Starting at the line that contains "Between [376,849] and" and ending at the last line of the records, output each line as one string in a JSON list, leaving out blank lines.

--------------------

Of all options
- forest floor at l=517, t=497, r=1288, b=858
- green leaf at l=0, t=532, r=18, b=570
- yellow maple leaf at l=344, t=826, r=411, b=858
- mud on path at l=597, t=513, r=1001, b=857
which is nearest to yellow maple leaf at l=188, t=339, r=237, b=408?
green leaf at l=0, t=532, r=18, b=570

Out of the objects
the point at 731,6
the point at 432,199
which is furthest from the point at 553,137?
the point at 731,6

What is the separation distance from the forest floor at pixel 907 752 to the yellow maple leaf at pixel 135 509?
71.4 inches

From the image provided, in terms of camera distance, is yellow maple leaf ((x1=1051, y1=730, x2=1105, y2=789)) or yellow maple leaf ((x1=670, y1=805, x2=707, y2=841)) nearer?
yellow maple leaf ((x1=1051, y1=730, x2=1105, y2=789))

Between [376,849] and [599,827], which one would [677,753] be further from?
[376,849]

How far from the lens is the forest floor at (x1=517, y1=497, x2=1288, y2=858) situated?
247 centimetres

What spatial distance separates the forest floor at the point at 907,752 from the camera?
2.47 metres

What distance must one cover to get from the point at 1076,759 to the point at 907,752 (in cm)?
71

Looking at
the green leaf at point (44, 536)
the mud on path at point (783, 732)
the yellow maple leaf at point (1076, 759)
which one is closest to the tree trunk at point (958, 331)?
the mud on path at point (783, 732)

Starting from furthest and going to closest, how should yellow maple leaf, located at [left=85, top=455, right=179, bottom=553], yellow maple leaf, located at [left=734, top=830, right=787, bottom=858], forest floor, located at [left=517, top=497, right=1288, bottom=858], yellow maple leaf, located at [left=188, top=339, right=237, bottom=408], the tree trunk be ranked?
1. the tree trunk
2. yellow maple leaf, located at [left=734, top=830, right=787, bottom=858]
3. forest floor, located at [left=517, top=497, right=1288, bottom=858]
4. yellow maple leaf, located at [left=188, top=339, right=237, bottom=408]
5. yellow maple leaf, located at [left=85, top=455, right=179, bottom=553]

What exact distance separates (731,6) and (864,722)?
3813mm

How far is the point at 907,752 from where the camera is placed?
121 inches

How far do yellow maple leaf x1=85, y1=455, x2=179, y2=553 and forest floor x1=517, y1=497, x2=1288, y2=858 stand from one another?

--------------------

▶ _ANSWER FOR THIS EXERCISE_
[
  "Between [376,849] and [599,827], which one would [677,753] be further from?",
  "[376,849]",
  "How far from the lens is the forest floor at (x1=517, y1=497, x2=1288, y2=858) situated?",
  "247 centimetres",
  "What spatial distance separates the forest floor at the point at 907,752 from the camera?",
  "2.47 metres",
  "What distance must one cover to get from the point at 1076,759 to the point at 907,752 (in cm)?",
  "71",
  "Looking at",
  "the green leaf at point (44, 536)",
  "the mud on path at point (783, 732)",
  "the yellow maple leaf at point (1076, 759)",
  "which one is closest to the tree trunk at point (958, 331)?",
  "the mud on path at point (783, 732)",
  "Starting from furthest and going to closest, how should yellow maple leaf, located at [left=85, top=455, right=179, bottom=553], yellow maple leaf, located at [left=734, top=830, right=787, bottom=858], forest floor, located at [left=517, top=497, right=1288, bottom=858], yellow maple leaf, located at [left=188, top=339, right=237, bottom=408], the tree trunk be ranked?",
  "1. the tree trunk",
  "2. yellow maple leaf, located at [left=734, top=830, right=787, bottom=858]",
  "3. forest floor, located at [left=517, top=497, right=1288, bottom=858]",
  "4. yellow maple leaf, located at [left=188, top=339, right=237, bottom=408]",
  "5. yellow maple leaf, located at [left=85, top=455, right=179, bottom=553]",
  "What exact distance separates (731,6) and (864,722)?",
  "3813mm",
  "How far is the point at 907,752 from where the camera is placed?",
  "121 inches",
  "How far do yellow maple leaf x1=85, y1=455, x2=179, y2=553 and forest floor x1=517, y1=497, x2=1288, y2=858 stand from one another?"
]